Ex.: A LHB faces a RHP. The batter's OPS versus righties that year was 0.800. The pitcher's OOPS
versus lefties was 0.700. The expected outcome is the average of the two, 0.750.

Suppose the batter makes an out. His on-base average on the play was 0.000 and his slugging average
is also 0.000. On the play, the batter attained a negative PME, 0.000 minus 0.750 = -0.750. Meanwhile,
the pitcher attained a positive PME of 0.750 minus 0.000 = 0.750. All plays balance in this way.

What if the batter singles? His OB% was 1.000 and his SLG% is 1.000. That's an OPS of 2.000. His PME
is 2.000 minus 0.750 = 1.250, and the pitcher's PME is 0.750 minus 2.000 = -1.250.

All ~16 million plays in MLB from 1910-2025 were assessed in this manner.



2) Park: The parks where events occurred are important as well. Using the enhanced Park Factors at
this site -- those which break down PFs by L-L, L-R, R-L, R-R by using a base counting method -- a
composite PF is derived based on all of the PAs a batter had that season. After the seasonal PME is
compiled by adding all of the plays that year, the PME is divided by the PF* to obtain the final PME.

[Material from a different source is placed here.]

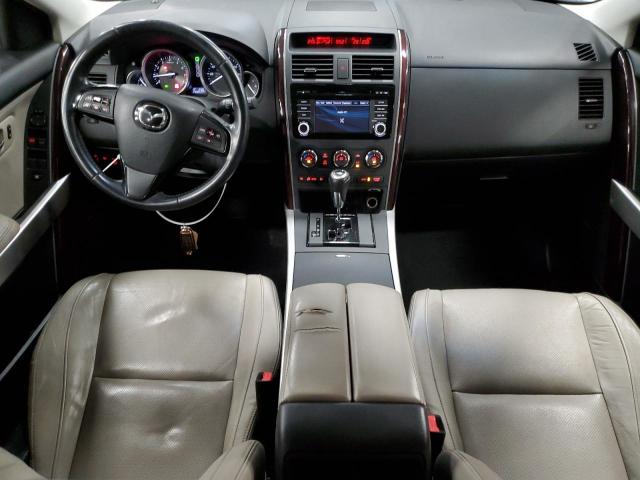 Photo 8 from auction – 2014 MAZDA CX-9 GRAND with VIN JM3TB3DV4E0435391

* The PME is compiled at the home and road level and divided by the corresponding PF. The PFs may
not seem correct but are indicative of the season. For example, the Rockies of 2001 had a composite
PF of 1.22. Todd Helton's (as a lefty) was more like 1.18. On the road, he was 0.97 -- for a
composite of 1.08 (1.18 + 0.97) / 2, the value shown. Before applying the PF, his home PME was about
96 and road was 9. Thus, most of the PME reduction was caused at home. It drops by ~16% (twice 1.08)
while his road PME stays relatively constant. His park-adjusted PME drops from ~105 to 91.


NOTE: This analysis concerns only what the batter does at the plate. Things like base running and
the quality of the opposing defense is not factored in (aside from taking extra bases on a hit).